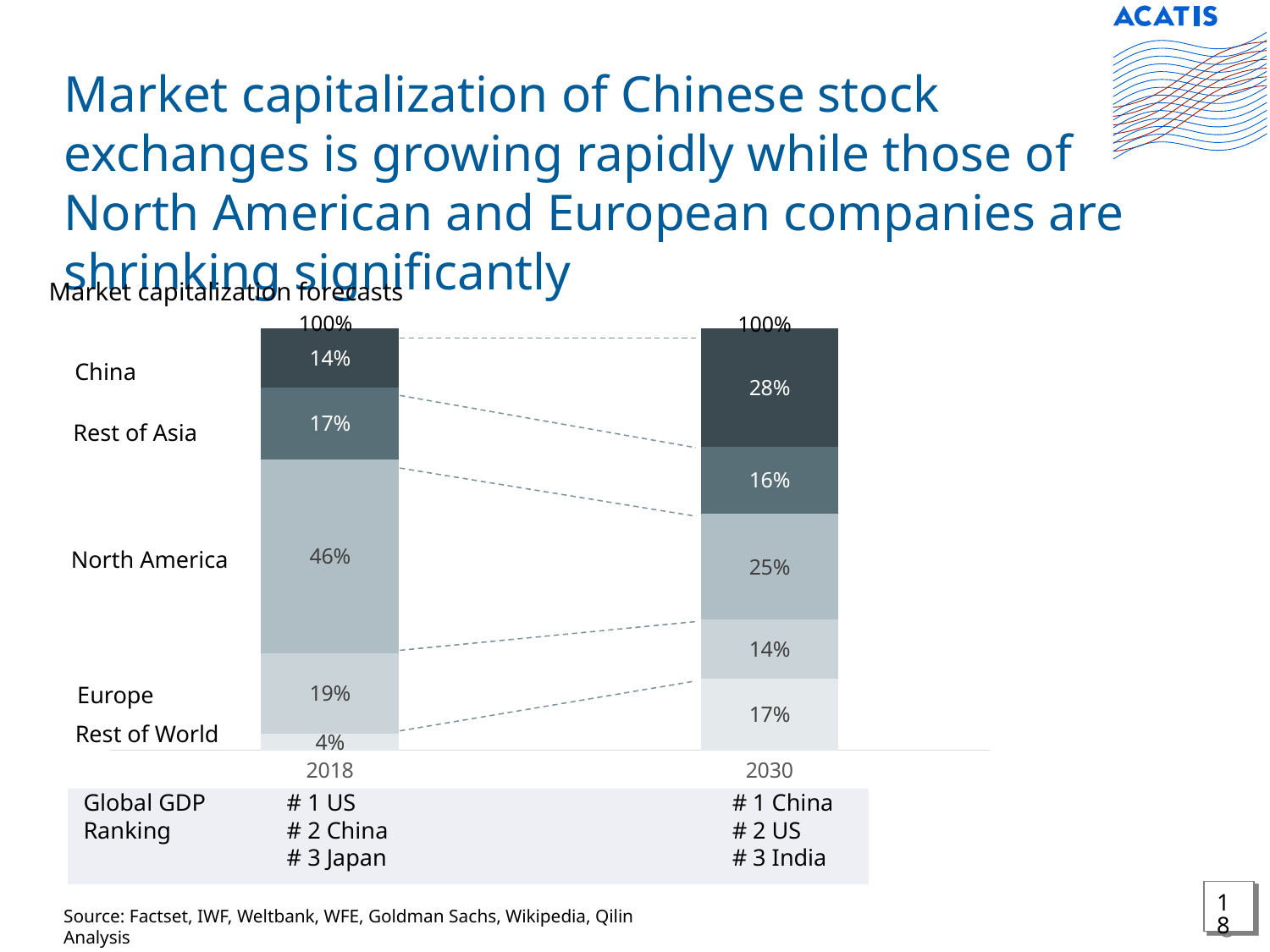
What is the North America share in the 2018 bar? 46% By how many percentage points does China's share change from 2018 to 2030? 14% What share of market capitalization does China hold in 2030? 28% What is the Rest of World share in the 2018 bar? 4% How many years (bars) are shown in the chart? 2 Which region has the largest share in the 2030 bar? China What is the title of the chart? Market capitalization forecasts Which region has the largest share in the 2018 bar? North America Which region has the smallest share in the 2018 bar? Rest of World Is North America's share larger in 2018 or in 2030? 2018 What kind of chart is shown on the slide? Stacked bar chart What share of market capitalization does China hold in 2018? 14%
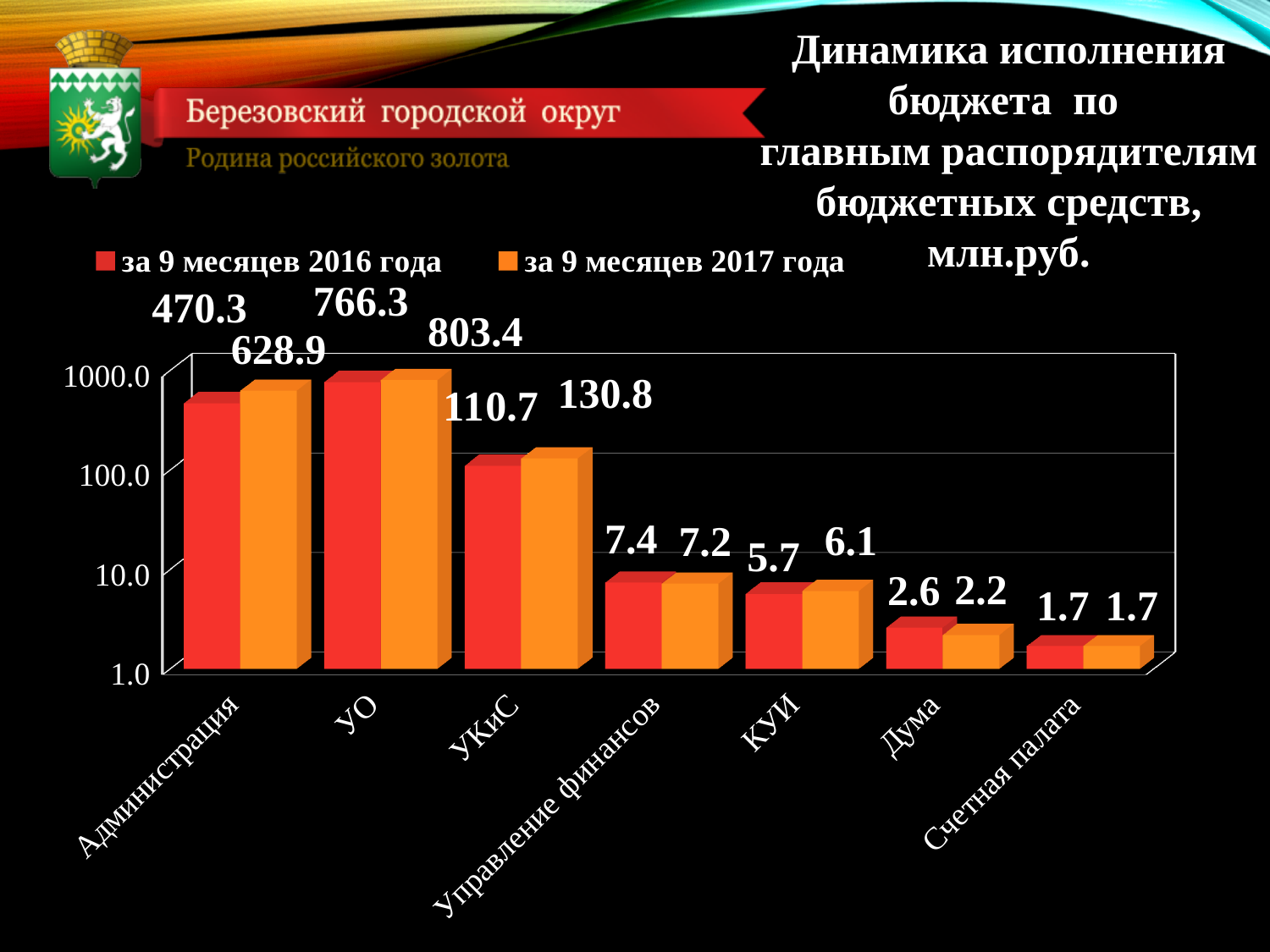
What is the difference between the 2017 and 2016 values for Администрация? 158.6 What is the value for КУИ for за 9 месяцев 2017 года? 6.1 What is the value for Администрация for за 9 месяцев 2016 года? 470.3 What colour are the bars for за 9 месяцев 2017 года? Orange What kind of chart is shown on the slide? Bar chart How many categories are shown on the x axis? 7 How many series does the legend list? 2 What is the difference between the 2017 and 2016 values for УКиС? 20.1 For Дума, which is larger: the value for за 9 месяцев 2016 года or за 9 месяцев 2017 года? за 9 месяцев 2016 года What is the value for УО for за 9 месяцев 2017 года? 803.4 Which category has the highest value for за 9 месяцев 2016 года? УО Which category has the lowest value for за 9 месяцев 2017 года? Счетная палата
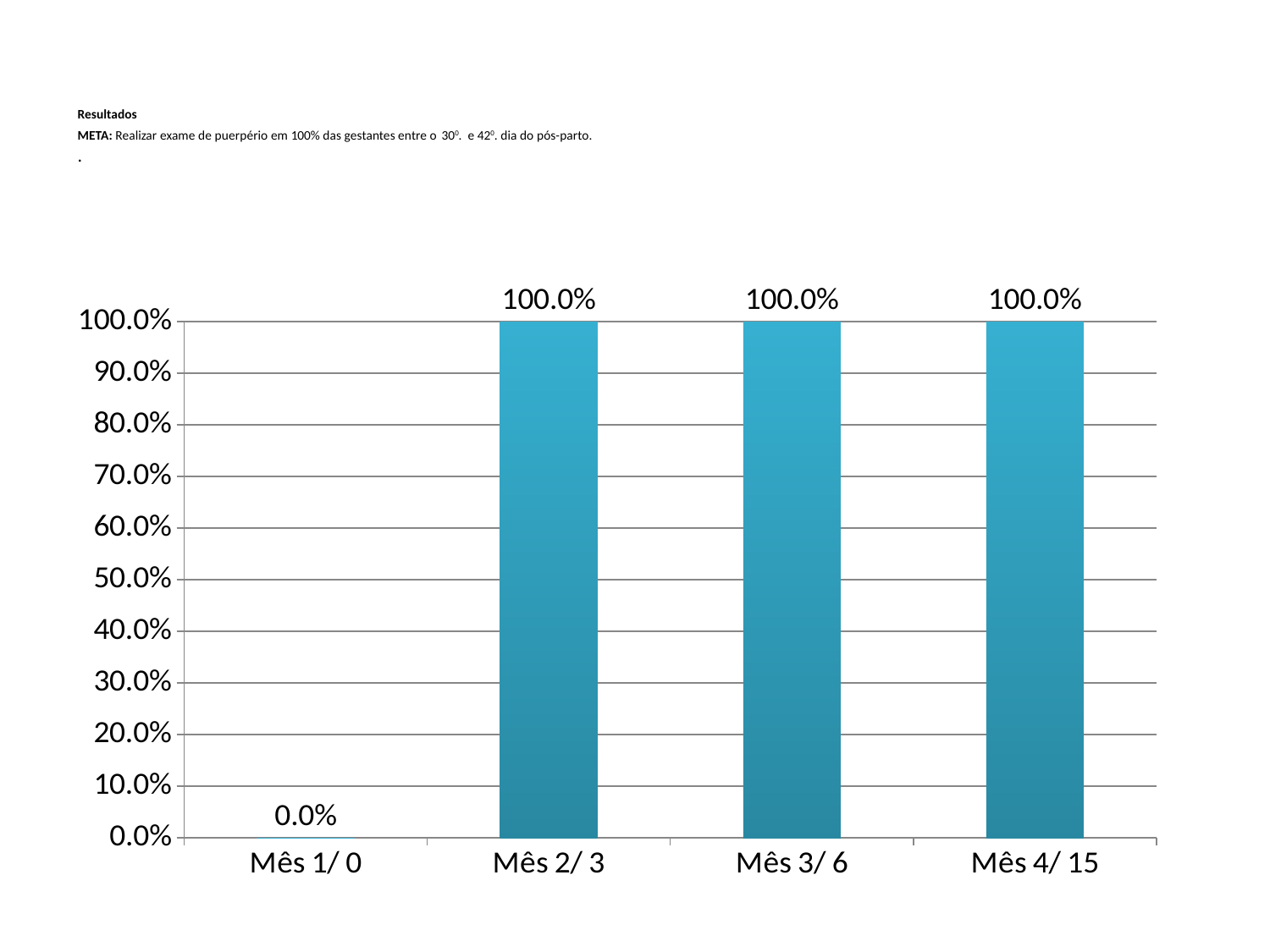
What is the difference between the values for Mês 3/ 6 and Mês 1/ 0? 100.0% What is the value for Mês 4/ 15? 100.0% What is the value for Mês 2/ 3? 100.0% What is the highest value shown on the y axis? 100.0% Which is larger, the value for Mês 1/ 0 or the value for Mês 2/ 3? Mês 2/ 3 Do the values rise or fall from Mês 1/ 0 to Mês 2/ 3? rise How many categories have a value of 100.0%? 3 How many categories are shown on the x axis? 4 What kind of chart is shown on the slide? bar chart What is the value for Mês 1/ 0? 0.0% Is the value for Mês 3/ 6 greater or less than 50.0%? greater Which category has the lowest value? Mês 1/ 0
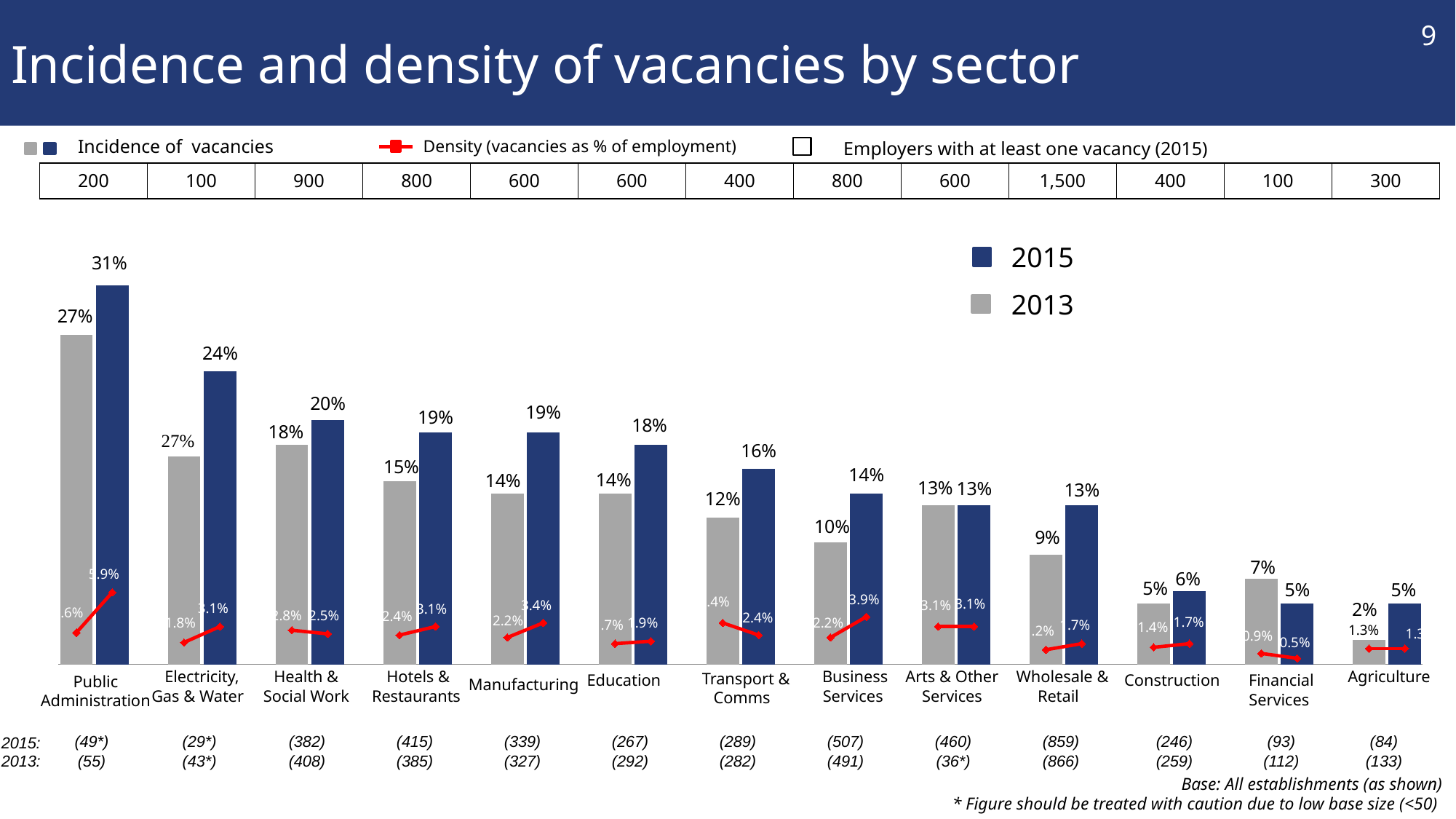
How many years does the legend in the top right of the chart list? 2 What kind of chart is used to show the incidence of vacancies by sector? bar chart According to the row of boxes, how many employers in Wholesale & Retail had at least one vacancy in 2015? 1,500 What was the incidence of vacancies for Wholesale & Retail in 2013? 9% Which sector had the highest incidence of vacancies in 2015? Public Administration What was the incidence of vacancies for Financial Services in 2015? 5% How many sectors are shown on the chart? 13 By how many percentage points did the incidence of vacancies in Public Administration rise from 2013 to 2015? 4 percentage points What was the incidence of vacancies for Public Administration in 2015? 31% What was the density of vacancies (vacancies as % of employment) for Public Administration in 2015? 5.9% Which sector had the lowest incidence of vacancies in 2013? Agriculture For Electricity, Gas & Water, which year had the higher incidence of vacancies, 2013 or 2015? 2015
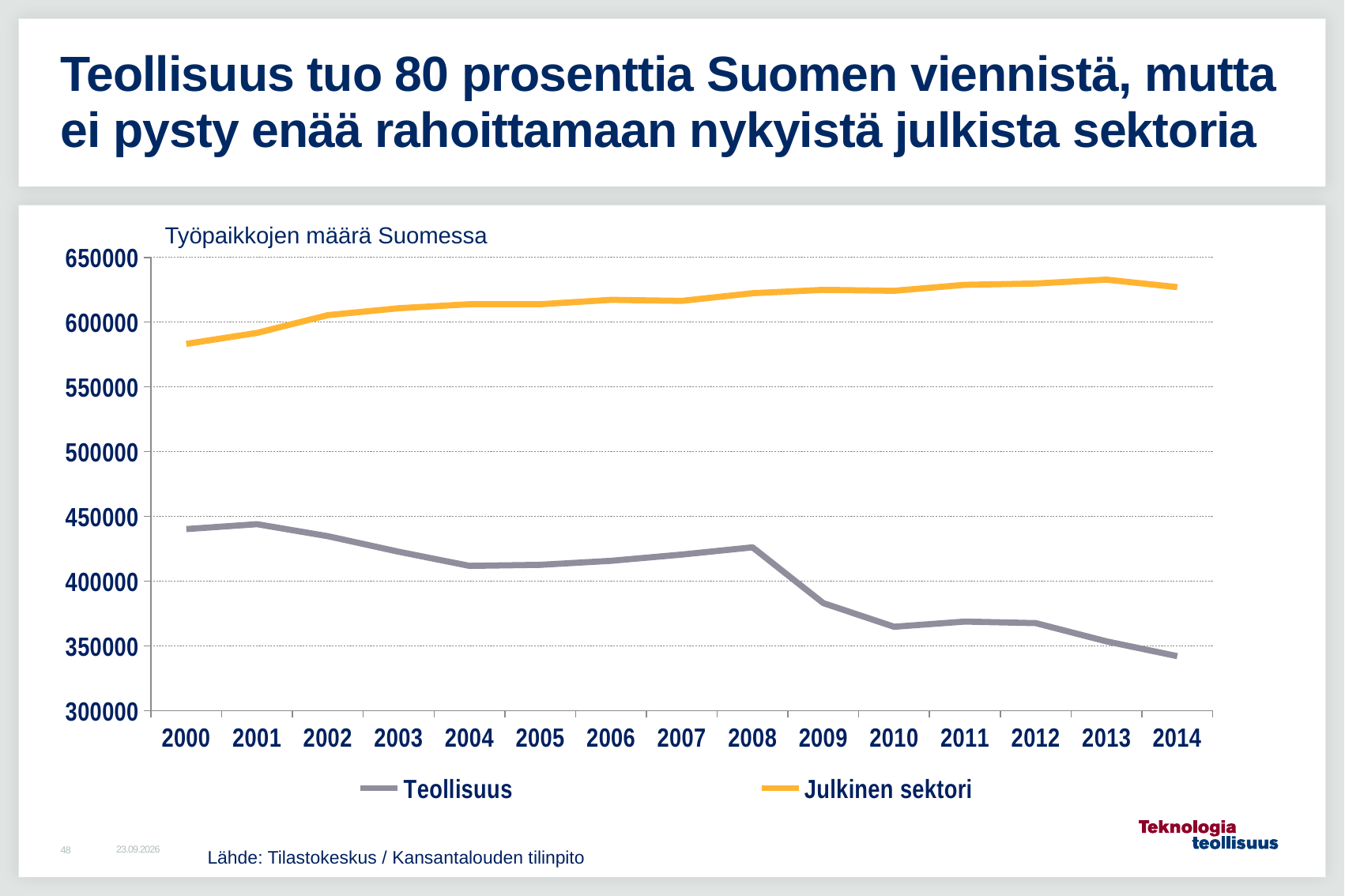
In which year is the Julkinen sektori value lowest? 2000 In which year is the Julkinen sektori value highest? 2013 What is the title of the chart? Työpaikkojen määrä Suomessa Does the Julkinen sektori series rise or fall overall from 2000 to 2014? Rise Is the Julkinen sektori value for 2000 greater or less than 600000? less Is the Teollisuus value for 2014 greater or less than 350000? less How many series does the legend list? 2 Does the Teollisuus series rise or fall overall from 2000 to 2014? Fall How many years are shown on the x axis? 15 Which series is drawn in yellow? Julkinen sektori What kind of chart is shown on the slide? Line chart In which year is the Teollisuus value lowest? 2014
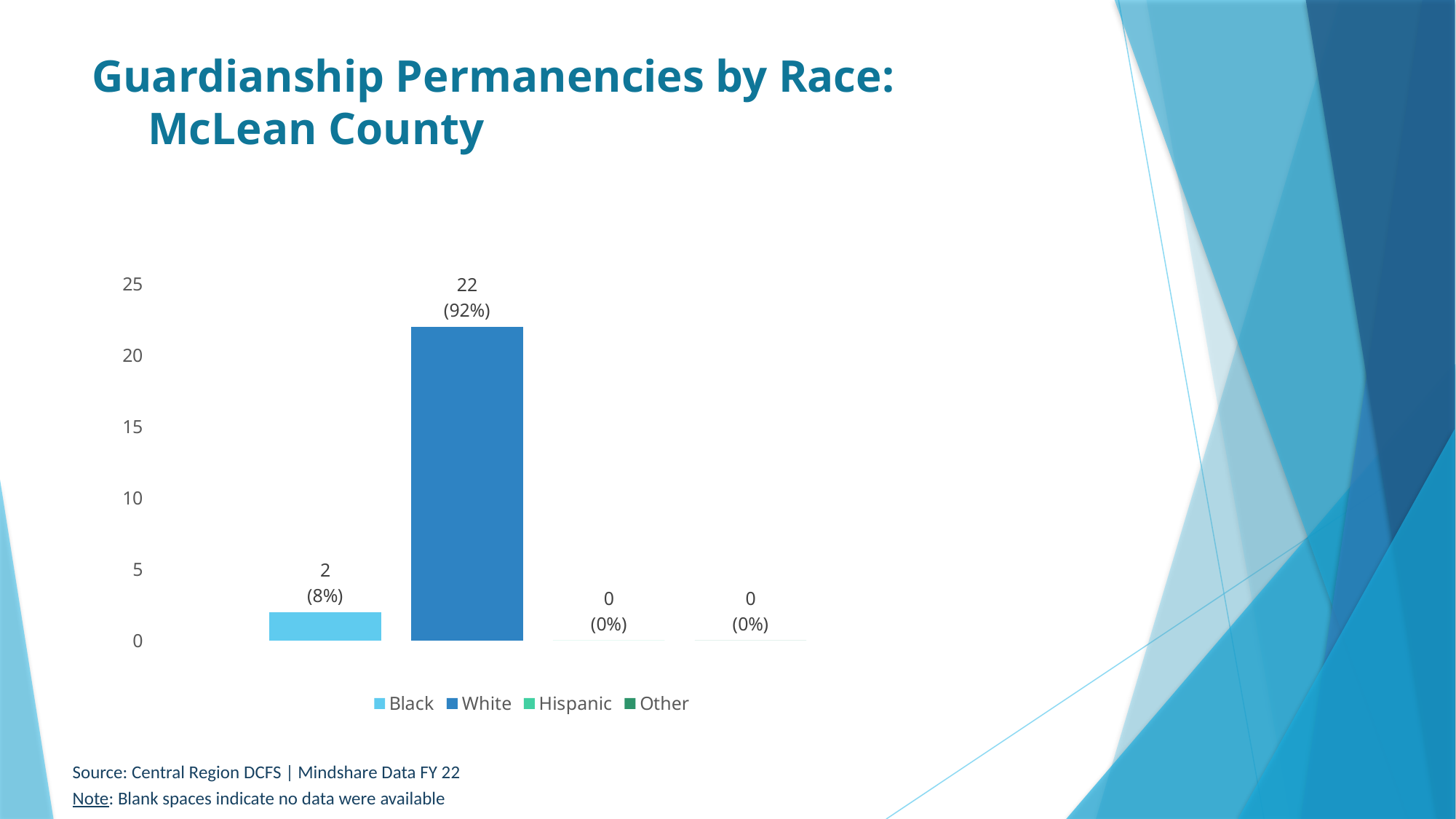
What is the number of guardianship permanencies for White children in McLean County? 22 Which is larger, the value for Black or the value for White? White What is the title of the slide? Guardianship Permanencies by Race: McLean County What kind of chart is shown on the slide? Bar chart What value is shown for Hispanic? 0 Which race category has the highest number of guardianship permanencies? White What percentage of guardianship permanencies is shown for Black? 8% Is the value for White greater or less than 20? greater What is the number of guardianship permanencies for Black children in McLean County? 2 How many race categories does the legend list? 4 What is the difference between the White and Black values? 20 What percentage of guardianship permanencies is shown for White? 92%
--- --- ---
TASK PROMPT: Format the listing above as a JSON list of strings with one string per line, skipping blank lines and leaving out the pictures.

RESULT:
[
  "What is the North America share in the 2018 bar? 46% By how many percentage points does China's share change from 2018 to 2030? 14% What share of market capitalization does China hold in 2030? 28% What is the Rest of World share in the 2018 bar? 4% How many years (bars) are shown in the chart? 2 Which region has the largest share in the 2030 bar? China What is the title of the chart? Market capitalization forecasts Which region has the largest share in the 2018 bar? North America Which region has the smallest share in the 2018 bar? Rest of World Is North America's share larger in 2018 or in 2030? 2018 What kind of chart is shown on the slide? Stacked bar chart What share of market capitalization does China hold in 2018? 14%",
  "What is the difference between the 2017 and 2016 values for Администрация? 158.6 What is the value for КУИ for за 9 месяцев 2017 года? 6.1 What is the value for Администрация for за 9 месяцев 2016 года? 470.3 What colour are the bars for за 9 месяцев 2017 года? Orange What kind of chart is shown on the slide? Bar chart How many categories are shown on the x axis? 7 How many series does the legend list? 2 What is the difference between the 2017 and 2016 values for УКиС? 20.1 For Дума, which is larger: the value for за 9 месяцев 2016 года or за 9 месяцев 2017 года? за 9 месяцев 2016 года What is the value for УО for за 9 месяцев 2017 года? 803.4 Which category has the highest value for за 9 месяцев 2016 года? УО Which category has the lowest value for за 9 месяцев 2017 года? Счетная палата",
  "What is the difference between the values for Mês 3/ 6 and Mês 1/ 0? 100.0% What is the value for Mês 4/ 15? 100.0% What is the value for Mês 2/ 3? 100.0% What is the highest value shown on the y axis? 100.0% Which is larger, the value for Mês 1/ 0 or the value for Mês 2/ 3? Mês 2/ 3 Do the values rise or fall from Mês 1/ 0 to Mês 2/ 3? rise How many categories have a value of 100.0%? 3 How many categories are shown on the x axis? 4 What kind of chart is shown on the slide? bar chart What is the value for Mês 1/ 0? 0.0% Is the value for Mês 3/ 6 greater or less than 50.0%? greater Which category has the lowest value? Mês 1/ 0",
  "How many years does the legend in the top right of the chart list? 2 What kind of chart is used to show the incidence of vacancies by sector? bar chart According to the row of boxes, how many employers in Wholesale & Retail had at least one vacancy in 2015? 1,500 What was the incidence of vacancies for Wholesale & Retail in 2013? 9% Which sector had the highest incidence of vacancies in 2015? Public Administration What was the incidence of vacancies for Financial Services in 2015? 5% How many sectors are shown on the chart? 13 By how many percentage points did the incidence of vacancies in Public Administration rise from 2013 to 2015? 4 percentage points What was the incidence of vacancies for Public Administration in 2015? 31% What was the density of vacancies (vacancies as % of employment) for Public Administration in 2015? 5.9% Which sector had the lowest incidence of vacancies in 2013? Agriculture For Electricity, Gas & Water, which year had the higher incidence of vacancies, 2013 or 2015? 2015",
  "In which year is the Julkinen sektori value lowest? 2000 In which year is the Julkinen sektori value highest? 2013 What is the title of the chart? Työpaikkojen määrä Suomessa Does the Julkinen sektori series rise or fall overall from 2000 to 2014? Rise Is the Julkinen sektori value for 2000 greater or less than 600000? less Is the Teollisuus value for 2014 greater or less than 350000? less How many series does the legend list? 2 Does the Teollisuus series rise or fall overall from 2000 to 2014? Fall How many years are shown on the x axis? 15 Which series is drawn in yellow? Julkinen sektori What kind of chart is shown on the slide? Line chart In which year is the Teollisuus value lowest? 2014",
  "What is the number of guardianship permanencies for White children in McLean County? 22 Which is larger, the value for Black or the value for White? White What is the title of the slide? Guardianship Permanencies by Race: McLean County What kind of chart is shown on the slide? Bar chart What value is shown for Hispanic? 0 Which race category has the highest number of guardianship permanencies? White What percentage of guardianship permanencies is shown for Black? 8% Is the value for White greater or less than 20? greater What is the number of guardianship permanencies for Black children in McLean County? 2 How many race categories does the legend list? 4 What is the difference between the White and Black values? 20 What percentage of guardianship permanencies is shown for White? 92%"
]